Miriam Bevilacqua
Literatura, Comunicação,Educação
Às vezes, travo.
O romance fica parado por meses.
A peça de teatro cai no fosso do palco.
O conto vira conto do vigário
E a crônica parece ter fugido para sempre.
Nem me fale de poemas. Esses então, andam mais desaparecidos do que ouro em pó.
Por que ouro em pó? Ora, leitor, use sua imaginação e não me atormente!
O que faz um escritor escrever? Qual a história que ele ainda não contou? Nesses momentos, em que nem uma letrinha parece boa o bastante, imagino que as combinações alfabéticas já terminaram e que nem adianta eu ficar ali, olhando aqueles símbolos que insistem em não querer se casar. Não se amam! Fazer o quê??

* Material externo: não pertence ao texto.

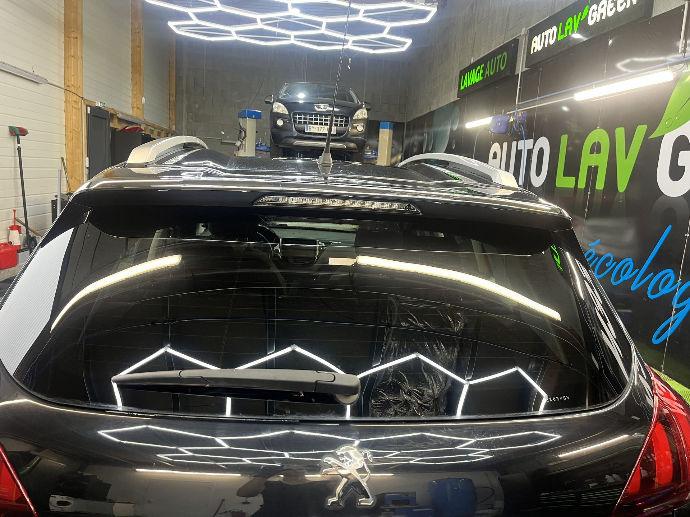 Carrosserie après lavage automobile professionnel chez AutoLavGreen à Saint-Herblain : peinture nettoyée, saletés éliminées et carrosserie propre avec finition brillante.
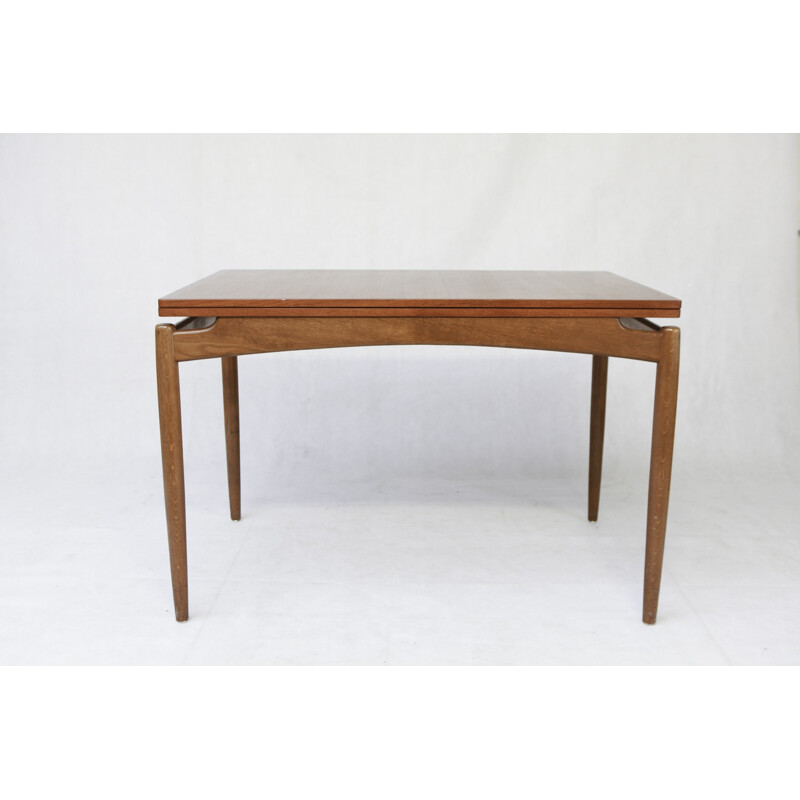 Scandinavian Extendable Teak Dining Table - 1960s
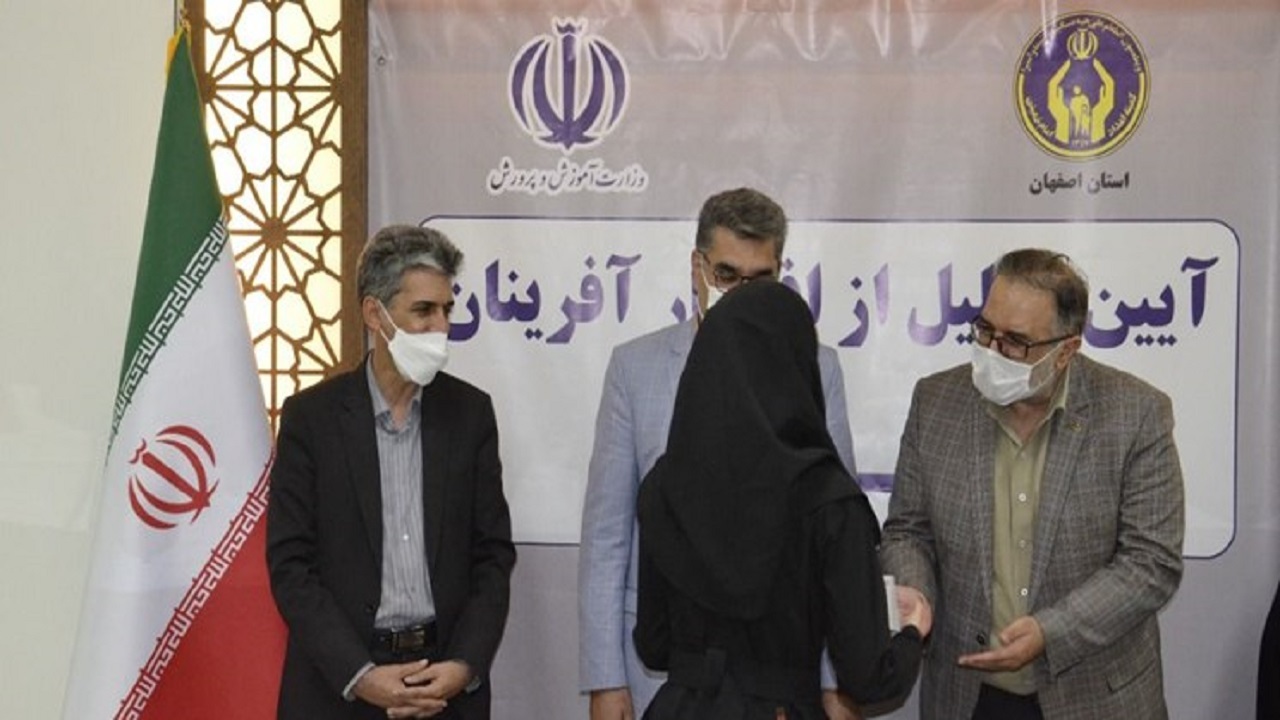 قبولی ۴۵۳ نفر از فرزندان مددجویان کمیته امداد اصفهان در کنکور سراسری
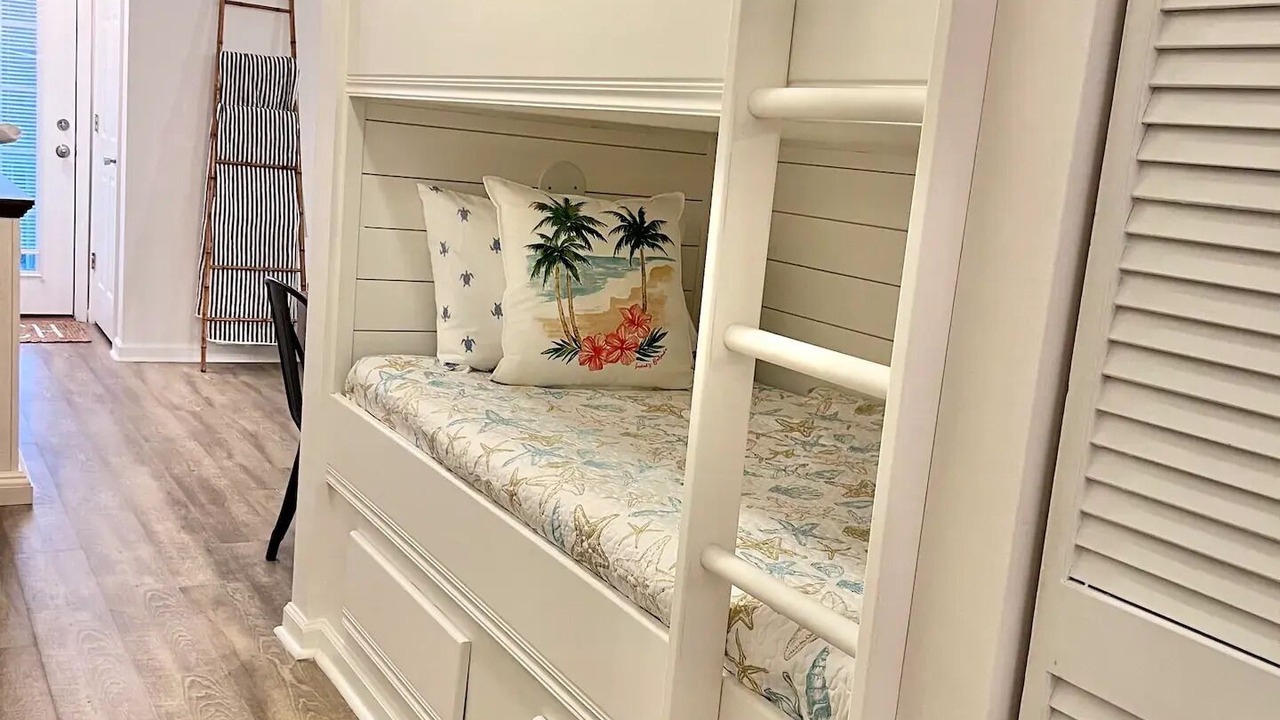 Photo of Bedroom in Summer Breeze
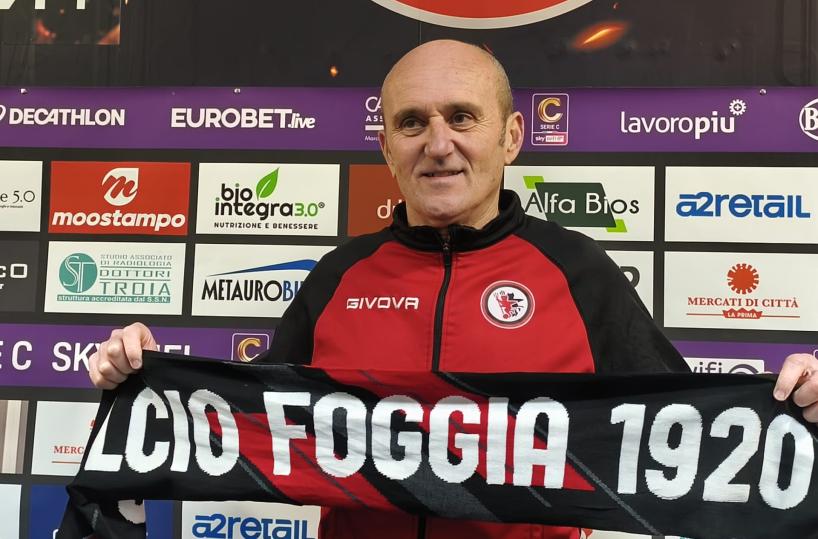 Calcio: il Foggia esonera Barilari, arriva Cangelosi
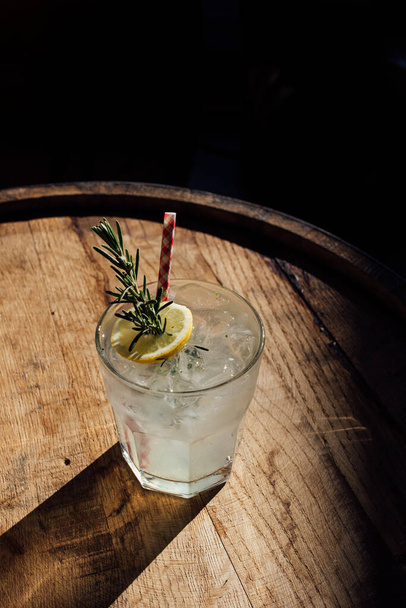 a glass of lemonade with lemon and mint - Foto, afbeelding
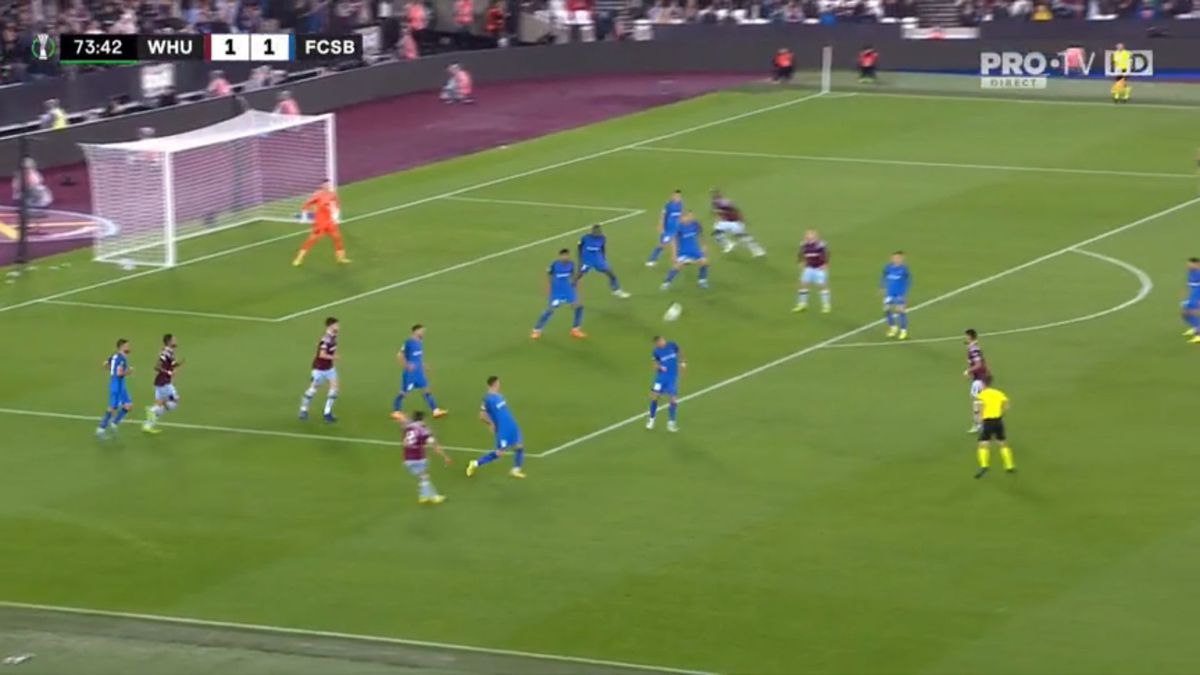 Tavi Popescu a comis-o la 5 minute de la intrarea pe teren! Gafă decisivă în West Ham - FCSB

Será que minha sina de escriba foi escrita pelo tal Todo Poderoso? Se foi, sinto muito, mas tenho de lhe confessar: Ele também não escreve muito bem.
Passeio pela casa, tomo um café, arrumo qualquer coisa, esperando a famosa inspiração chegar. Devo contar que ela está bem atrasada. Talvez tenha perdido o trem. Já me disseram que esses trens vivem lotados e vire e mexe também quebram. Talvez ainda tenha tomado o trem errado e ido passear por aí. Já percebi que ela, às vezes, faz coisas malucas só pra me irritar.
Resignada, resolvo esperar pela fugitiva em frente à tela em branco. Na falta do que fazer, escrevo a bronca que vou lhe dar assim que a vir:
"Como assim, me deixa aqui esperando, preocupada que algo tenha lhe acontecido? E se alguém tivesse lhe sequestrado? E se você tivesse morrido? O que seria de mim? Nunca mais faça isso. Telefone dizendo que vai se atrasar. Ou melhor, não se atrase nunca mais. Leitor é compreensivo, mas não é tolo. Nem sempre vai acreditar nesse monte de desculpas esfarrapadas!"